Berlin studio Baumhauer has renovated a traditional farmhouse in the Swiss hamlet of Florins, inserting a timber structure that contains new living areas in place of an existing barn (+ slideshow).

The farmhouse is typical of vernacular architecture in Switzerland’s Engadine valley. It originally incorporated residential spaces towards the front, where it faces the village centre, and an area for agricultural purposes at the rear.

Baumhauer focused on expanding the existing residential programme into the redundant barn at the back of the building in a way that is sympathetic to its historic fabric.

The barn’s original floor was removed to make room for a three-storey structurally independent timber volume that sits within the existing stone walls.

The wooden addition interrupts the otherwise homogenous white-rendered facades. Its proportions match those of a balconied structure that projects from the rear elevation of the adjoining building.

“The typical local motif of deep window reveals in thick exterior walls has been adopted and exaggerated, signifying the alterations inside,” the architects explained in a statement.

“With their sharp-edged detailing, these few large window openings stand out in contrast to the existing architecture.”

Rough-sawn untreated larch was chosen for the exterior elements to reference the region’s traditional agricultural structures. Its surfaces will gradually weather and age, helping the building to blend into its context.

## A run of lines
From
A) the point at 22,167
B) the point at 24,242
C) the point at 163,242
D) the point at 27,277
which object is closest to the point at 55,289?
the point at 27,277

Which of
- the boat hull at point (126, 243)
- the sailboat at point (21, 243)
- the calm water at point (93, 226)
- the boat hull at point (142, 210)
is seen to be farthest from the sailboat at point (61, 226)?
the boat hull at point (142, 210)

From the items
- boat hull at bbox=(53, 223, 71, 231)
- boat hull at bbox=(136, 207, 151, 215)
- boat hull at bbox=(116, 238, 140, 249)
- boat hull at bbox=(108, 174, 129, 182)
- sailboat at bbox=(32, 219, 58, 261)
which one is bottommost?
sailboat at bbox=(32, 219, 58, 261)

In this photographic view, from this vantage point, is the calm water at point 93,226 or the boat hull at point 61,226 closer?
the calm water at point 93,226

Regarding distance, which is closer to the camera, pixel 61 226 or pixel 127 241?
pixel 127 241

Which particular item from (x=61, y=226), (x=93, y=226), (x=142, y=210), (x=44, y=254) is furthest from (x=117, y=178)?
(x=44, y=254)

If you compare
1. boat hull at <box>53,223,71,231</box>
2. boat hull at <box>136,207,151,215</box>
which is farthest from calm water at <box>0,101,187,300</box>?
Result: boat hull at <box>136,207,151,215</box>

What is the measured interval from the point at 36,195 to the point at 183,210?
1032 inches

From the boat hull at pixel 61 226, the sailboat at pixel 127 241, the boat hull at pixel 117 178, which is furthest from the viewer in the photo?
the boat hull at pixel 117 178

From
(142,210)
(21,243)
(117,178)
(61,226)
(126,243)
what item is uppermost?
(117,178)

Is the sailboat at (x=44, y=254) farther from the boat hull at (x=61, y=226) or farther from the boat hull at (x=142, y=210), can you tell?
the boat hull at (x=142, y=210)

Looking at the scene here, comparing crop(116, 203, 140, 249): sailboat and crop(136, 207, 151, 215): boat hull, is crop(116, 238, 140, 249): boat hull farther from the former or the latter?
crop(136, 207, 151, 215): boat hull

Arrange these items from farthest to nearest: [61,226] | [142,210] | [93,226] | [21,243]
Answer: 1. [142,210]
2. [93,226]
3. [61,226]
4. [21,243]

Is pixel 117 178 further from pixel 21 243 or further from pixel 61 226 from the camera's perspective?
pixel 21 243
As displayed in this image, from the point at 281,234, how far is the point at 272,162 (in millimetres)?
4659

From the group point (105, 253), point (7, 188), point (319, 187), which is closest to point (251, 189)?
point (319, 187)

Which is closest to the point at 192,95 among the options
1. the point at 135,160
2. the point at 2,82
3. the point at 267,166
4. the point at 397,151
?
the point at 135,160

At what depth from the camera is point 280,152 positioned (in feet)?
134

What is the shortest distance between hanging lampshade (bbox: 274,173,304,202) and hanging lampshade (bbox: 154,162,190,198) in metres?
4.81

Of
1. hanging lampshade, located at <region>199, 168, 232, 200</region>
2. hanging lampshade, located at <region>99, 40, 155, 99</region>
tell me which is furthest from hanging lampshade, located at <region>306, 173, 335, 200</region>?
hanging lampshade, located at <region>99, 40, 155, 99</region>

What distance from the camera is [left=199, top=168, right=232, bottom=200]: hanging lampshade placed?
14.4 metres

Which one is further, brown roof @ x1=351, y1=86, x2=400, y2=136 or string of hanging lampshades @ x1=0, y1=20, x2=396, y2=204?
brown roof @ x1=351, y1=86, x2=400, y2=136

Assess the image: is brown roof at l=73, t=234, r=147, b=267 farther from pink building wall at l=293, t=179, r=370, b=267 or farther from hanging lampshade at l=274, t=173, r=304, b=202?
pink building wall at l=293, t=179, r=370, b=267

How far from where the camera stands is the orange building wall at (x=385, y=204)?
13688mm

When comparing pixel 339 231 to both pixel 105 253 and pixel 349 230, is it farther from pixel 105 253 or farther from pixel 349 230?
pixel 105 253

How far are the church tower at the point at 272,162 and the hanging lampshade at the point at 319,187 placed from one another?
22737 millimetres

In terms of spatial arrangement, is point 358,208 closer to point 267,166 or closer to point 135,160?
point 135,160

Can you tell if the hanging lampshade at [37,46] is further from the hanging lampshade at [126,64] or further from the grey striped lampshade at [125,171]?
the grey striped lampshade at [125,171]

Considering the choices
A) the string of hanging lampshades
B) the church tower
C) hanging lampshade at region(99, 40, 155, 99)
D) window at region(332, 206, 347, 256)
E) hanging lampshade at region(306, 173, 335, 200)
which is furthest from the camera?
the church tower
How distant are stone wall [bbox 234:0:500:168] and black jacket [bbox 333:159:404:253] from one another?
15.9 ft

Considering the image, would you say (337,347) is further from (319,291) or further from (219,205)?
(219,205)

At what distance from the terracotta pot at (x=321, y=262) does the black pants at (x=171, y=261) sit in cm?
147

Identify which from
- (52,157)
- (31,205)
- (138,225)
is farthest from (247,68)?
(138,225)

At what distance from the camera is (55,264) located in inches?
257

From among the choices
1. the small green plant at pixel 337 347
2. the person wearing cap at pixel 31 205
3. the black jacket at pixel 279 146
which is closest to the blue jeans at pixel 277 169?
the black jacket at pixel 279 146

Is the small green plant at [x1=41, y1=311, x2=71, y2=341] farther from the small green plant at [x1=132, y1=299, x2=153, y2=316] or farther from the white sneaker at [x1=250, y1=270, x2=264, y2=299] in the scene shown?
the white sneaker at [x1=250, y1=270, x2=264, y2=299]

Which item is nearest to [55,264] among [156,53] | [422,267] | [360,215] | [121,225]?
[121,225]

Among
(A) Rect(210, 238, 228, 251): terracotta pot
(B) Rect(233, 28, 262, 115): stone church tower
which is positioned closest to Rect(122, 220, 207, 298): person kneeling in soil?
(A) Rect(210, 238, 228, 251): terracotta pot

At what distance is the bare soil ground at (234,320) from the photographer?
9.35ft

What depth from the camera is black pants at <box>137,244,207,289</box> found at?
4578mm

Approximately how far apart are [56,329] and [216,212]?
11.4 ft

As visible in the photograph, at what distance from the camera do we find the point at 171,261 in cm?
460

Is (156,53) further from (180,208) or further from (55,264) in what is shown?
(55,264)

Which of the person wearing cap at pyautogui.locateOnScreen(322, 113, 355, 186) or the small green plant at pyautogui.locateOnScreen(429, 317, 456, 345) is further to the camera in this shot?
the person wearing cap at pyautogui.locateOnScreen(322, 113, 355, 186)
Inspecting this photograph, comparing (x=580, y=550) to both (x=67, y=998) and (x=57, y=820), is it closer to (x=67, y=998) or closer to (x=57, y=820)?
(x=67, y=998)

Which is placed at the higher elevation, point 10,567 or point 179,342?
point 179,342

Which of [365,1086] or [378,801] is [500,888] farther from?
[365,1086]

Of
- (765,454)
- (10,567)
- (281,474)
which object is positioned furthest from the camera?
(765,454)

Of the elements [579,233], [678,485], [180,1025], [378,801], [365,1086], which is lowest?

## What you need to do
(A) Translate this sentence from the farmhouse renovation text into Spanish: "The barn’s original floor was removed to make room for a three-storey structurally independent timber volume that sits within the existing stone walls."
(B) Carry on the farmhouse renovation text, picking up after its final sentence.

## The results
(A) Se retiró el suelo original del granero para dejar espacio a un volumen de madera de tres plantas, estructuralmente independiente, que se asienta dentro de los muros de piedra existentes.

(B)
Inside, a double-height living room that extends up to the roofline is lined with larch wood, creating a continuous surface that emphasises the impressive dimensions of the space.

“The design allows the historical large volume of the barn to remain legible despite the changes,” the architects added.

The timber structure also accommodates four additional rooms, including a double bedroom and bathroom on the upper storey, and a smaller single room next to the living area.

A corridor that extends the length of the house connects its original living spaces with the timber-lined insert.

From the front entrance area, the transition between old and new areas is marked by the change from traditional wooden floorboards to the larch surfaces.

A sliding glass door at the rear of the new living space looks out onto the adjacent hillside and connects this space with a balcony that projects from the facade.

The rest of the house was extensively refurbished, including an elaborately panelled dining room and a neighbouring kitchen with a vaulted roof.

Architect Philipp Baumhauer’s previous projects include a glass and steel poolhouse in Munich and a wooden folly with mirrored shutters in the mountains of southern Germany.

British studio Snook Architects has also converted a former barn into a home featuring exposed wooden trusses, while a barn in Japan’s Ibaraki Prefecture was transformed by Kichi Architectural Design into a home with a mezzanine below its four-metre-high ceiling.

Photography is by Ralph Feiner.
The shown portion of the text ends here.